A rappresentare la Regione Sardegna il Capo di Gabinetto della Presidenza Gian Domenico Sabiu che ha ringraziato Pasquale Corriere presidente dell’associazione culturale San Pietro della Ienca sottolineando la fratellanza che da sempre accomuna le popolazioni di Sardegna e Abruzzo che in questa drammatica circostanza si sono ritrovate protagoniste delle cronache per il passaggio di testimone tra La Maddalena e l'Aquila quale sede di un attesissimo G8. Riconoscimenti anche per l'amministrazione provinciale di Cagliari che era rappresentata dal vicepresidente Angela Quaquero e dall'assessore dell'ambiente Ignazio Tolu e per Pierpaolo Pittau responsabile della colonna della Protezione Civile e coordinatore di centinaia di volontari sardi.

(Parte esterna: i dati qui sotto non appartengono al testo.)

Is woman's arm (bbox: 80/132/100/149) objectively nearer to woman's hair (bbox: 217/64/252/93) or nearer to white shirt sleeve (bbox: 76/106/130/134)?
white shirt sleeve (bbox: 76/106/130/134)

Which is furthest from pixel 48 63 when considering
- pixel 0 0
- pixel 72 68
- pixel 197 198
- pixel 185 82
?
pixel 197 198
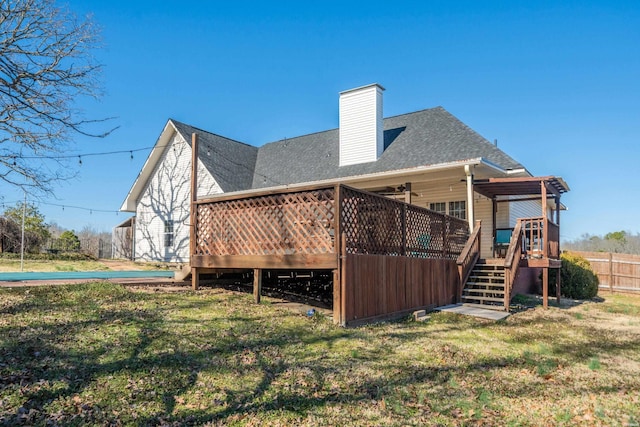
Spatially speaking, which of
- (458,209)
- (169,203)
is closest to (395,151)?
(458,209)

Nel corso della messa solenne, che ha preceduto la consegna del prestigioso riconoscimento alla Protezione Civile sarda, hanno cantato i Tenores di Bitti applauditissimi anche nel corso della serata di gala organizzata dalla comunità di Camarda. Il Premio Stele della Ienca è costituito da una riproduzione in bronzo della stele eretta ai piedi del Gran Sasso per ricordare le ricorrenti visiste di Papa Giovanni Paolo II a quella chiesetta che il 4 aprile si è miracolosamente salvata dalle scosse devastanti del sisma che ha distrutto l’Aquila e le frazioni circostanti ed oggi è l'unica chiesa agibile del territorio.